SOURCE TEXT START

Ontology-Based Surgical Subtask Automation, Automating Blunt Dissection

Abstract

Automation of surgical processes (SPs) is an utterly complex, yet highly demanded feature by medical experts. Currently, surgical tools with advanced sensory and diagnostic capabilities are only available. A major criticism towards the newly developed instruments that they are not fitting into the existing medical workflow often creating more annoyance than benefit for the surgeon. The first step in achieving streamlined integration of computer technologies is gaining a better understanding of the SP. Surgical ontologies provide a generic platform for describing elements of the surgical procedures. Surgical Process Models (SPMs) built on top of these ontologies have the potential to accurately represent the surgical workflow. SPMs provide the opportunity to use ontological terms as the basis of automation, allowing the developed algorithm to easily integrate into the surgical workflow, and to apply the automated SPMs wherever the linked ontological term appears in the workflow. In this work, as an example to this concept, the subtask level ontological term “blunt dissection” was targeted for automation. We implemented a computer vision-driven approach to demonstrate that automation on this task level is feasible. The algorithm was tested on an experimental silicone phantom as well as in several ex vivo environments. The implementation used the da Vinci surgical robot, controlled via the Da Vinci Research Kit (DVRK), relying on a shared code-base among the DVRK institutions. It is believed that developing and linking further building blocks of lower level surgical subtasks could lead to the introduction of automated soft tissue surgery. In the future, the building blocks could be individually unit tested, leading to incremental automation of the domain. This framework could potentially standardize surgical performance, eventually improving patient outcomes.

SOURCE TEXT END

**WHAT YOU HAVE TO DO:**
Using the abstract above, answer the following:
(a) Which subtask-level ontological term was chosen for automation?
(b) Which robot did the implementation use, and what was it controlled through?
(c) On what was the algorithm tested?

LISTED ENTRIES START

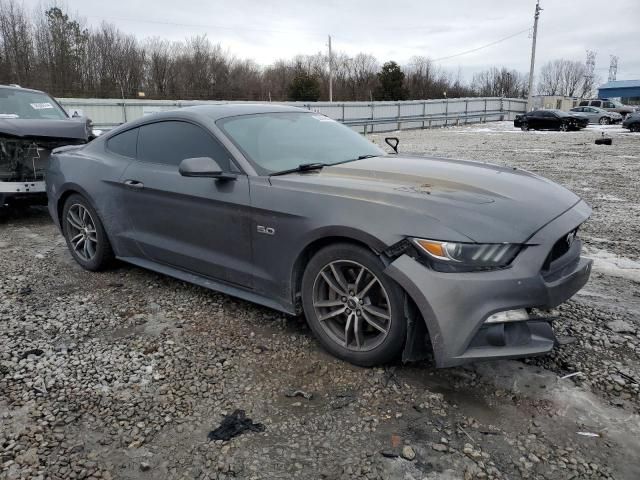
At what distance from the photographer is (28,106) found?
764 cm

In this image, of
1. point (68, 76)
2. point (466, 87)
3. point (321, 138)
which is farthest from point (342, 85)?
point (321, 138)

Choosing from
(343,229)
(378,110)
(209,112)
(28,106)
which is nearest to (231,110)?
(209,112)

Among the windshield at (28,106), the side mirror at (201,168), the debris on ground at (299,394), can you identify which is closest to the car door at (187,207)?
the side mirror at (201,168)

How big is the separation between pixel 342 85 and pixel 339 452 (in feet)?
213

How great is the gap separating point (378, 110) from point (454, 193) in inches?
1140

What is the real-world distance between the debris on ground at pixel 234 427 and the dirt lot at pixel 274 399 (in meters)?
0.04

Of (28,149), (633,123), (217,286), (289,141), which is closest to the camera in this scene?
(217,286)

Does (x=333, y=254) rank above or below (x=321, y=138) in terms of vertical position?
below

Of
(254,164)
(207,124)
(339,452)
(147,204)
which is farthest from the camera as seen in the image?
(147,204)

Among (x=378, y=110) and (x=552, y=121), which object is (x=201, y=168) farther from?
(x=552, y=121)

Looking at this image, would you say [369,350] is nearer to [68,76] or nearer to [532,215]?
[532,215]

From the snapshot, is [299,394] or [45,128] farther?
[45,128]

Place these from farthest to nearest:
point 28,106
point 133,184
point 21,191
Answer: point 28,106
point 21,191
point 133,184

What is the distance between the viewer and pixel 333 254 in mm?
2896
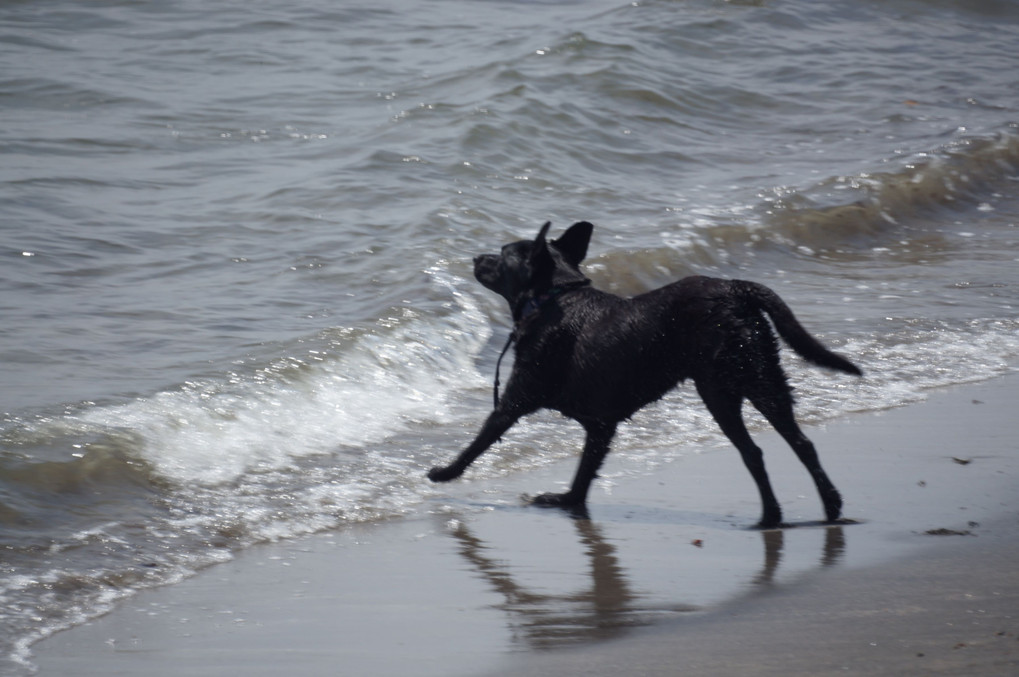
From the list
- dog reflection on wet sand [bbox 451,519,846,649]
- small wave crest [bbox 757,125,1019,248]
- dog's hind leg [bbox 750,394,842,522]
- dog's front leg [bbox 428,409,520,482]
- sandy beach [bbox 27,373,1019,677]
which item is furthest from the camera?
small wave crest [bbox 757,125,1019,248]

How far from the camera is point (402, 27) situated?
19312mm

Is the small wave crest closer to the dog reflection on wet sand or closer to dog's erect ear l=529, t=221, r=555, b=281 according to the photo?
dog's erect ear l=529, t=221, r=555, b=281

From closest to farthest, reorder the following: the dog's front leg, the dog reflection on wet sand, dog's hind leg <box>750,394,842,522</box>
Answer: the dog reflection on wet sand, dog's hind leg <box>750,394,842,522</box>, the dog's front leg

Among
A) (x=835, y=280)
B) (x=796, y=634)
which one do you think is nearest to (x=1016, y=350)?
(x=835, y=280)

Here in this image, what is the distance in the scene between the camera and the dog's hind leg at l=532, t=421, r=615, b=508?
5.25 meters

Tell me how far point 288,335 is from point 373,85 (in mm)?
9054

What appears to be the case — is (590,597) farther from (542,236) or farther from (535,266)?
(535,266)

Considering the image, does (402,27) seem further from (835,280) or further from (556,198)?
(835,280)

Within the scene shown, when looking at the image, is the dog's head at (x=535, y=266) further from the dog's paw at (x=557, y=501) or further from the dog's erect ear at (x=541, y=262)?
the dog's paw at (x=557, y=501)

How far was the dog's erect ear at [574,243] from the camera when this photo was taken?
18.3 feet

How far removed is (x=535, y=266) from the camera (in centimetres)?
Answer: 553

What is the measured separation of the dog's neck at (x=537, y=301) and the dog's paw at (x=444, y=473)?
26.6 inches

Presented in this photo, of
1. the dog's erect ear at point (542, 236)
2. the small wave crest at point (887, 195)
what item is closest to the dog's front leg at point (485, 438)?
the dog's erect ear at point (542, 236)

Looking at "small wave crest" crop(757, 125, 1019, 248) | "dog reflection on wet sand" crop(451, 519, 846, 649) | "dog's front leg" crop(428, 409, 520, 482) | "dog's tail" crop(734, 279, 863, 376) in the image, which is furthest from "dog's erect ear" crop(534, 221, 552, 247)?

LISTED ENTRIES END

**THE COMPLETED TASK:**
(a) Blunt dissection.
(b) The da Vinci surgical robot, controlled via the Da Vinci Research Kit (DVRK).
(c) An experimental silicone phantom and several ex vivo environments.